Promoting Physical Function and Self-Care
- Encouraging Functional Independence: In daily activities such as eating, bathing, and changing clothes, family members should adhere to the principle of "assist him to do," rather than "do it for him". This approach is crucial for fostering daily self-care capabilities.
- Assisting with Rehabilitation Training: Rehabilitation requires long-term execution. Family members should assist the patient in performing the various exercises instructed by medical staff. These exercises should encompass physical therapy, occupational therapy, and intensive training, including aerobic exercise and resistive exercise. Intensive exercise programs (combining aerobic and resisted exercise) lead to significant improvements in functional, physical, and psychological measures.
- Preventing Limb Contracture: Family members should help the patient maintain functional positioning to sustain limb function and prevent physical deformity or atrophy. It must be remembered: "The most comfortable posture is the posture of atrophy".
- Scar Management and Moisturisation: Family members are typically responsible for performing daily moisturisation and massage. Burn survivors who receive scar massage therapy have been shown to experience an improvement in pruritus (skin itching). Furthermore, massage therapy has been linked to a significant decrease in scar thickness, melanin, erythema, and transepidermal water loss.

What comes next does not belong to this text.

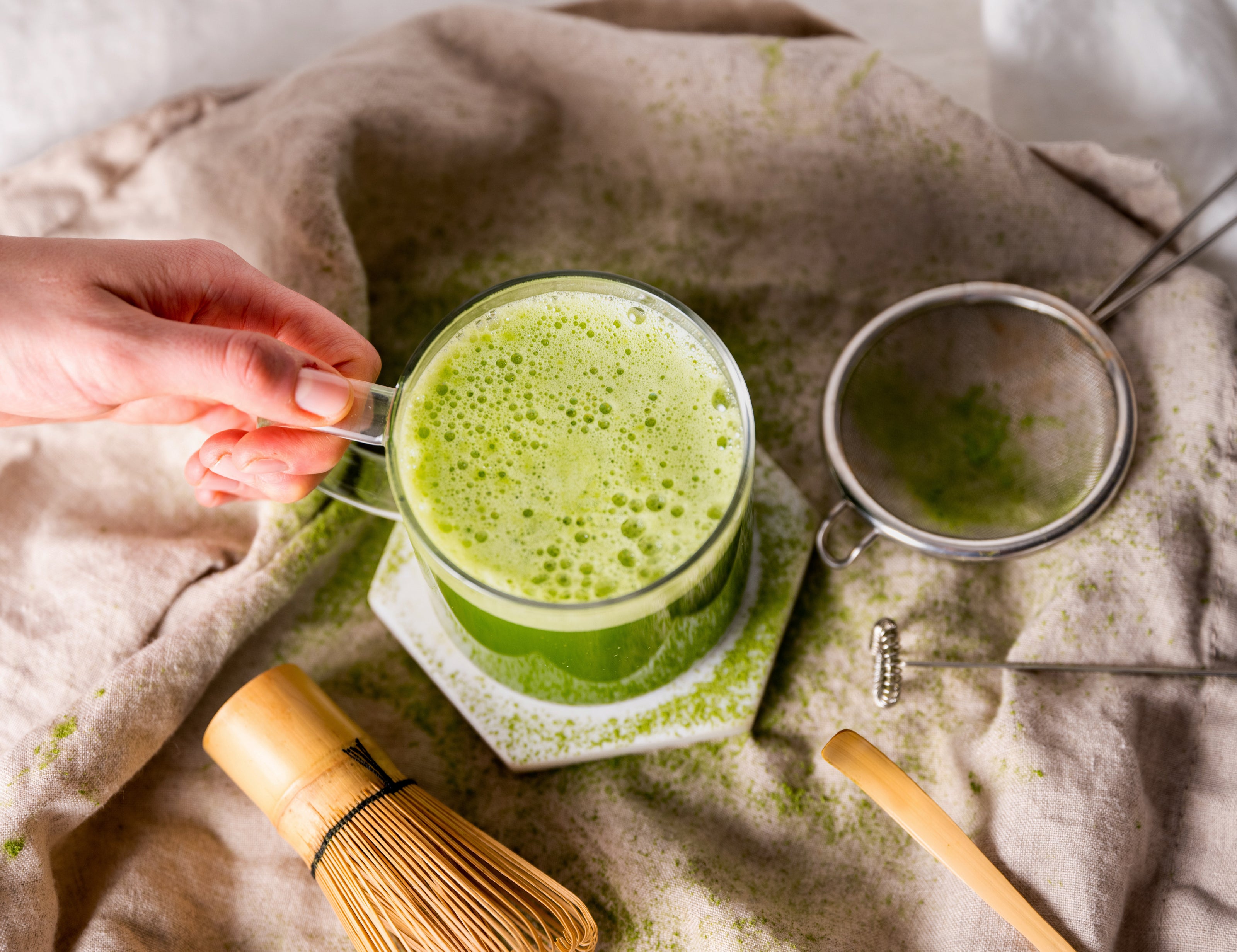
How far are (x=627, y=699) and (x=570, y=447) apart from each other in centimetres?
37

- Psychological and Social Reintegration
- Discharge Preparation and Training: Family members should work together with healthcare professionals to complete discharge care preparations. Family caregiver training implemented before discharge has been found to significantly improve caregivers' knowledge and practices related to burn care, which is critical for preventing complications. Structured discharge preparation also significantly reduces anxiety in the caregiver and the patient.

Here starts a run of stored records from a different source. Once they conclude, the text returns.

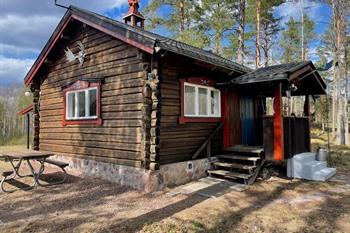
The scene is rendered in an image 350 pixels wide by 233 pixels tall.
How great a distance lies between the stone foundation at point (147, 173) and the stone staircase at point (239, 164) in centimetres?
42

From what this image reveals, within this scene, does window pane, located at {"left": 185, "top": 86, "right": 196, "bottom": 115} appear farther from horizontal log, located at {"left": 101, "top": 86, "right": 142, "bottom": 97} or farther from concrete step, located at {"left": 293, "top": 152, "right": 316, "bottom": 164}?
concrete step, located at {"left": 293, "top": 152, "right": 316, "bottom": 164}

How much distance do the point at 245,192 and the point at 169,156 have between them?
201cm

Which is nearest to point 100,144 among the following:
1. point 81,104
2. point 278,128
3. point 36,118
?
point 81,104

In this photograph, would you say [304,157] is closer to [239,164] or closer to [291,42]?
[239,164]

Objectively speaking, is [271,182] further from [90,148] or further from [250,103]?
[90,148]

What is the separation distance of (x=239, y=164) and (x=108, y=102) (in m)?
4.05

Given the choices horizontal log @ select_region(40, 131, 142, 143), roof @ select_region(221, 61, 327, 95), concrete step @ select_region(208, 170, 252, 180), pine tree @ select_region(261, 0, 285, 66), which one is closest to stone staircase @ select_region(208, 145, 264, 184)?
concrete step @ select_region(208, 170, 252, 180)

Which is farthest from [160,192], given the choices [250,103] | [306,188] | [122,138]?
[250,103]

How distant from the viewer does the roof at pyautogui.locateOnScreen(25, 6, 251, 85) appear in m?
6.30

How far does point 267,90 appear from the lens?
9.96 metres

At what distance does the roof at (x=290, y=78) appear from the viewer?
290 inches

- Addressing Social Challenges: Burn survivors frequently encounter stigmatization and unwanted attention in social settings. Family members should receive guidance on handling these social situations, such as encouraging active coping strategies like positive reframing or humor, instead of avoidance behavior.
- Encouraging Peer Support: Burn survivors commonly experience psychological distress, including Post-Traumatic Stress Disorder (PTSD) (affecting approximately 30%), depression, and anxiety, which may persist for years. Family members should encourage patients to participate in peer support programs, as these programs offer hope, encouragement, and a shared understanding, and are particularly beneficial for community reintegration. Survivors who regularly attended peer support groups had better long-term social-interaction scores.
- Addressing Economic and Transportation Barriers: Lack of family support and financial burden are recognized as risk factors for the development of psychosocial problems in burn patients. Family members should assist in resolving transportation difficulties and economic restrictions, as these factors are key barriers to patients' adherence to necessary follow-up care.